## Texte proposé
○ ○ ○ ○ ○ ○ ○
WHAT Histoire de l'Economie sans Travail.Finances, Investissement, Spéculation de l'Antiquité à nos Jours, cycle de colloques
WHEN December 2015/June 2017
WHERE Centre aquitain d'Histoire du Droit, Université de Bordeaux, Centre d’Histoire Judiciaire, Université Lille 2, Institut d'Histoire du Droit, Université Paris 2-Panthéon-Assas
Comité scientifique
- Luisa Brunori, Centre d’Histoire Judiciaire-Université Lille 2
- Serge Dauchy, Centre d’Histoire Judiciaire-Université Lille 2
- Olivier Descamps, Université Panthéon-Assas
- Xavier Prévost, Université de Bordeaux
La difficile conjoncture des premières années du troisième millénaire semble demander un regard de grande ampleur sur les dynamiques qui ont conduit à des phénomènes - la crise de 2008, la crise des subprimesou les bulles spéculatives – qui restent encore largement à décrypter.
Au-delà des approches dictées par l’urgence, les aspects constitutifs des systèmes économico-juridiques contemporains, de moins en moins référés au travail humain et de plus en plus orientés vers la rémunération d’activités spéculatives, demandent désormais de faire l’objet d’une réflexion approfondie vouée à recentrer les questions et les enjeux.
○ ○ ○ ○ ○ ○ ○
## Données fournies
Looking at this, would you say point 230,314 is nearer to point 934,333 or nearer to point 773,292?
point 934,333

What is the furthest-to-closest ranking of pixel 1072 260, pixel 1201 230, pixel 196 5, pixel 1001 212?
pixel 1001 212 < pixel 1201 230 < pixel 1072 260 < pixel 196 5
○ ○ ○ ○ ○ ○ ○
## Consignes
1. D'après le texte proposé, sur quelle période s'étend le cycle de colloques ?
2. Résumez en deux phrases le texte proposé sur le cycle de colloques consacré à l'économie sans travail.
3. Poursuivez le texte proposé sur le cycle de colloques consacré à l'économie sans travail, à partir de sa dernière phrase.

## Réponses
1. De décembre 2015 à juin 2017.

2. Le cycle de colloques « Histoire de l'Economie sans Travail », qui porte sur les finances, l'investissement et la spéculation de l'Antiquité à nos jours, se déroule de décembre 2015 à juin 2017 dans des centres des universités de Bordeaux, Lille 2 et Paris 2-Panthéon-Assas. Selon le texte, des phénomènes comme la crise de 2008 ou les bulles spéculatives restent largement à décrypter, et les systèmes économico-juridiques contemporains, de moins en moins référés au travail humain et de plus en plus orientés vers la rémunération d'activités spéculatives, demandent une réflexion approfondie.

3.
L’« économie sans travail », à savoir la masse d’opérations financières rémunératrices ni du travail humain ni d’un échange de biens, a aujourd’hui un impact extraordinaire sur l’agencement socio-économique contemporain. Elle peut aller jusqu’à le mettre en danger tout en questionnant de nombreux principes fondateurs de la justice substantielle ou « distributive » qu’on considère à la base de nos systèmes institutionnels.
Les outils juridiques de cette « économie sans travail » sont effectivement voués à la rémunération d’un quid ontologiquement très différent des prestations qui font l’objet des relations synallagmatiques classiques (le travail, l’échange de biens). Il s’agit, selon les cas, de rémunérer la capacité de prévision (dans les contrats, par exemple, defutures, de warrants, d’option), le transfert du risque (dans les dérivés de crédit, les assurances), ou la mise à disposition du capital (participations de capital en sociétés, marché actionnaire, etc.).
Cela conduit nécessairement à s’interroger sur la justification de cette rémunération ; justification à laquelle on ne peut pas renoncer, non seulement dans les relations entre les particuliers mais dans tous les aspects du droit de l’économie.
Le regard historique paraît nécessaire pour la compréhension de ces phénomènes, d’autant plus que ces questionnements se posent de longue date aux acteurs institutionnels. Mais la réflexion historique ne peut être qu’interdisciplinaire, compte tenu des superpositions réciproques et complexes de problématiques juridiques, économiques et philosophiques impliquées dans ce thème.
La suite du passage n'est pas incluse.